By skipping over females, researchers may be missing important information about how hormonal shifts could interact with our medicines, said Dr. Rebecca Shansky, a neuroscientist and associate professor at Northeastern University. “The excuse that I would hear over and over again is that the estrous cycle” — the mouse version of a menstrual cycle — “would just make the data too complicated,” she explained. Dr. Shansky has been studying the implications of excluding female mice from trials for years, and her 2019 article in the journal Science helped ignite conversation around it.
“Some researchers would say that because one day the animals have high levels of estrogen and the next day they have low levels of estrogen, you couldn’t possibly understand anything about the brain or physiology or the effects of the drug in a drug trial,” she added. But of course, males of any species, be they mice or men, have hormones too. “Male mice and rats [also] have lots of fluctuating hormones, but there’s such a myopic focus on female hormones,” said Dr. Shansky. “It comes from longstanding gender stereotypes that essentially, male is the norm and female is deviation from that.”

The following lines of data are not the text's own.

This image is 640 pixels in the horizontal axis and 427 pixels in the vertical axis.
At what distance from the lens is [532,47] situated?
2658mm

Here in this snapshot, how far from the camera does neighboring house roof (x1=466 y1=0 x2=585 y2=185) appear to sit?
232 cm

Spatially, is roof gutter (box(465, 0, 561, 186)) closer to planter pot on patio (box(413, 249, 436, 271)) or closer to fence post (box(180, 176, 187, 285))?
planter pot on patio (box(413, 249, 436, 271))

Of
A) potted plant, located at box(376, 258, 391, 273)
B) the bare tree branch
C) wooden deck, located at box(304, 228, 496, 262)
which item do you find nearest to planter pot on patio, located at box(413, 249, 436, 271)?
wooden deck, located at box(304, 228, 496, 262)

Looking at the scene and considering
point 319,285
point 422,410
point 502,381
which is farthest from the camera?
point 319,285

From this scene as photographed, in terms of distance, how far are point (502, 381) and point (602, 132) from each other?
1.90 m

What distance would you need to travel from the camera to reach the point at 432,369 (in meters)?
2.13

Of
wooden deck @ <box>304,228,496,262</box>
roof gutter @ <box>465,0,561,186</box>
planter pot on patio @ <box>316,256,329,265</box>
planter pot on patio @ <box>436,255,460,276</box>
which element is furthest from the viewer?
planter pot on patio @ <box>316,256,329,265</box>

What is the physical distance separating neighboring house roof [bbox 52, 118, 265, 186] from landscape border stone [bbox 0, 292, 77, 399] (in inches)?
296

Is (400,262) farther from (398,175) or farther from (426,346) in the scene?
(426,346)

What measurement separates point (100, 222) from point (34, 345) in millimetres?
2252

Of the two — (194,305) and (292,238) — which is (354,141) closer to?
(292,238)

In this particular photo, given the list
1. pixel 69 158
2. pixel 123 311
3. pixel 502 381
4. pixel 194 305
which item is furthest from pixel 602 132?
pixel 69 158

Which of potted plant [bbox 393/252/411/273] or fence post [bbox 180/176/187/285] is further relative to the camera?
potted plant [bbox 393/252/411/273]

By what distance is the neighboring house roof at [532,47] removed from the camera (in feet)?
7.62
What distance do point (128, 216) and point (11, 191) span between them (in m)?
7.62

Not using female mice has real-world implications, one famous example being with the sleep drug Ambien. It was tested on male animals and then on human men in clinical trials, but once it was widely prescribed, it proved to be much more potent in women because the female body metabolized it slower. “Normally, you would take Ambien so you can go to sleep, and you’d hope that by the time you wake up in the morning it would be out of your system,” explained Dr. Shansky. But that wasn’t happening in women — they would take the Ambien, go to bed, wake up, and then still feel the effects well into the morning. In fact, across many kinds of medications, women are much more likely to suffer side effects because of testing biases. (Today, the FDA recommends that women be prescribed lower doses of Ambien than men.)
Things are finally changing on the research front, but slowly. In 2016, mandates were brought by the U.S. National Institute of Health and the Canadian Institutes of Health Research to include both sexes “equitably” in animal trials. While many researchers have since updated their methods to meet those requirements, there are still a lot of gray areas, said Dr. Shansky. For instance, even if a research team applied for NIH funding on the basis that both sexes will be included in a study, their funding wouldn’t necessarily be pulled if they subsequently decided to only use male rodents instead. “You don’t have to do exactly what you say you’re going to do in the grant proposal,” explained Dr. Shansky. Another loophole: A lab might be basing their research on previous studies done only on males. “So they say, ‘We should continue it only in males because that’s the foundation of this research,’ and then the work in females is just a side project.”
Still, Dr. Shansky said this is not a call for women to refuse treatment or distrust medical advice. Instead, she said that women should feel emboldened to speak up and let their physicians know when drugs aren’t working for them, or create problematic side effects. “Often, women aren’t believed when they go to the doctor and explain that they have abnormal symptoms. If you feel that a drug is not doing what it’s supposed to do, speak to your doctor and communicate your experience,” she said.